AI In Banking: Disrupting the Conventions

I Know First Research Team LogoThis article was written by the I Know First Research Team.

The rise of the artificial intelligence tech has had a truly transformational effect on multiple industries, from marketing all the way to energy and manufacturing. The financial sector is also going through a transformation, one that came on the back of AI’s surge in the recent years. The arrival of tech-savvy startups has been a disruptor for the traditional segments of the financial world, and banks, as its venerable titans, are no exception. The rise of AI in banking is re-shaping the industry across the board, and if you wonder what this sector may look like tomorrow, with more robots in it, you are in the right place.


AI in Middle Office: Risk Management

According to a whole string of recent reports, banks have been embracing the new technology, introducing it in a whole variety of areas. In fact, a recent report by Business Insider anticipates that by 2023, AI will be saving banks up to $447billion, with its application centered around front and middle office operations.

The first example of AI use in banking that we will point at, however, can generally be used in almost any sphere. JPMorgan Chase has launched its COiN platform, an artificial intelligence designed for quick document processing. The idea is simple and elegant: you let COiN go through those thousands of pages of financial records, and in a second, it comes back to you with all the key points and insights you need.


AI is also used across the board for fraud prevention and anti-money laundering. Here, the idea is relatively straightforward: both are effectively a classification task, with the AI facing a simple question – is this transaction fraudulent or not? Is there anything fishy about it? In finding the answer, it may look at the historical data, or look into the specifics of a transaction, or do both.

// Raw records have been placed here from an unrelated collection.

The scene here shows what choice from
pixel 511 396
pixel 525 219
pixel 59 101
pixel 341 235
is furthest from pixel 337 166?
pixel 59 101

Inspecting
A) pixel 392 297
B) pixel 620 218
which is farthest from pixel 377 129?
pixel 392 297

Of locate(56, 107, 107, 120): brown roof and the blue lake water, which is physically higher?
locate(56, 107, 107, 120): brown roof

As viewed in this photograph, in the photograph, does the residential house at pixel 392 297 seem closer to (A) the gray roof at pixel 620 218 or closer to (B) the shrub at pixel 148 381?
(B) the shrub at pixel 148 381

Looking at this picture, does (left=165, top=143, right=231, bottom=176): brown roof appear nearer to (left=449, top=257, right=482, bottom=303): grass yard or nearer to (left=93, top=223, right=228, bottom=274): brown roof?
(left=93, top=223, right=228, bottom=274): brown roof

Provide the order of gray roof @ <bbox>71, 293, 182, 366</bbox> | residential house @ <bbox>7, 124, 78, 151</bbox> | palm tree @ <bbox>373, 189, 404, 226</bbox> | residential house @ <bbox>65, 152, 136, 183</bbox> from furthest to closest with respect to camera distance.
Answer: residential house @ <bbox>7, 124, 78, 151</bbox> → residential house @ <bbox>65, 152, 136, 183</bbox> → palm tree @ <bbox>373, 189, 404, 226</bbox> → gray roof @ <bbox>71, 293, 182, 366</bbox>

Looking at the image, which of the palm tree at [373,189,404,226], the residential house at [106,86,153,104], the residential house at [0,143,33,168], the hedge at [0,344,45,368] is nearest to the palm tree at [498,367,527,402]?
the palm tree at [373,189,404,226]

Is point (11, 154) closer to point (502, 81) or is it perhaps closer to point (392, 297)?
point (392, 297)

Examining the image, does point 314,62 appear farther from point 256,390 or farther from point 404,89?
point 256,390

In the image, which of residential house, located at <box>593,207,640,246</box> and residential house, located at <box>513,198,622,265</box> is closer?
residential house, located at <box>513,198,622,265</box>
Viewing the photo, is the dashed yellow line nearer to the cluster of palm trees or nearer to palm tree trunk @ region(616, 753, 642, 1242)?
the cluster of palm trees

Getting ahead of ourselves, we can also note that the same approach can be utilized to classify customers as likely or unlikely to default on a loan. Or, alternatively, an AI can classify an email as benign or an attempted phishing attack. Or it can process troves of data to try and figure out what assets to invest in or sell. All these applications of AI are to a degree connected with the sphere of risk management, which is set to reap the benefits of this exciting technology in the years to come.

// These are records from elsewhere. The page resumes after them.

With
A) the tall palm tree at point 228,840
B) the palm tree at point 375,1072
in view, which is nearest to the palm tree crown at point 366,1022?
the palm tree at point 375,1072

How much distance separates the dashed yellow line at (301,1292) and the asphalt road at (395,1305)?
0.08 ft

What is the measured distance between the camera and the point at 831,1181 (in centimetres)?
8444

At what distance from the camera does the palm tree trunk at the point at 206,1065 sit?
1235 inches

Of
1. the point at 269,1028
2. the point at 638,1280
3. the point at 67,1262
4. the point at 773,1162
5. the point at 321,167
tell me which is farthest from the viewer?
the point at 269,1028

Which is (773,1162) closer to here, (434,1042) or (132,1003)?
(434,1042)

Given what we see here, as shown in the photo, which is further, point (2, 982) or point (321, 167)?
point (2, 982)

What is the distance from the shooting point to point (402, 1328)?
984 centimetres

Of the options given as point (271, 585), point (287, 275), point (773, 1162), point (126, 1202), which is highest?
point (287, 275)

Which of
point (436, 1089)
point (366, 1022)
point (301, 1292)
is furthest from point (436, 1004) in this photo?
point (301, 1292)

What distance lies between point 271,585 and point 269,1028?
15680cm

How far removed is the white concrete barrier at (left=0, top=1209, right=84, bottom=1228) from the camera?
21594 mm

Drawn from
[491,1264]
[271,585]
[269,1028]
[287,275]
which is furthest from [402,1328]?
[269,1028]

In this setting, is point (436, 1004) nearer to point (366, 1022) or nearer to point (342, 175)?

AI In Front Office: Facing The Market

On the front office side, AI is already being widely used to connect with the clients through intelligent chatbots. Wells Fargo, one of America’s largest banks, launched a bot that could talk with its customers on Facebook, back in 2017. The bot saved its clients the trouble of going through the bank’s website to find some important information by delivering the same information through a conversational interface.


In a somewhat similar fashion, the Bank of America has unveiled its AI-driven artificial assistant called Erica, which has recently amassed over 6 million users. Erica is a virtual financial assistant who starts off by helping you with simple routine activities, like accessing your account information or transferring money. However, as AI grows more aware of your financial behavior, its functions expand to include financial advice and more. This approach is also vested in the AI-driven assistants launched by the Royal Bank of Canada and Israel’s Discount Bank; their assistants, among other things, offer customers tailored financial insights.

Finally, and most importantly, AI can help the bank’s traders bring in more revenues by assisting them in their investment decisions and streamlining their work. Here, for example, we can point at the Smart Chaser by BNP Paribas, which analyses historical data to predict which trades will need manual intervention by asset managers to be completed. Trade processing overall is a field that is very lucrative for AI implementation, as AIs can help in trade-matching and transaction routing.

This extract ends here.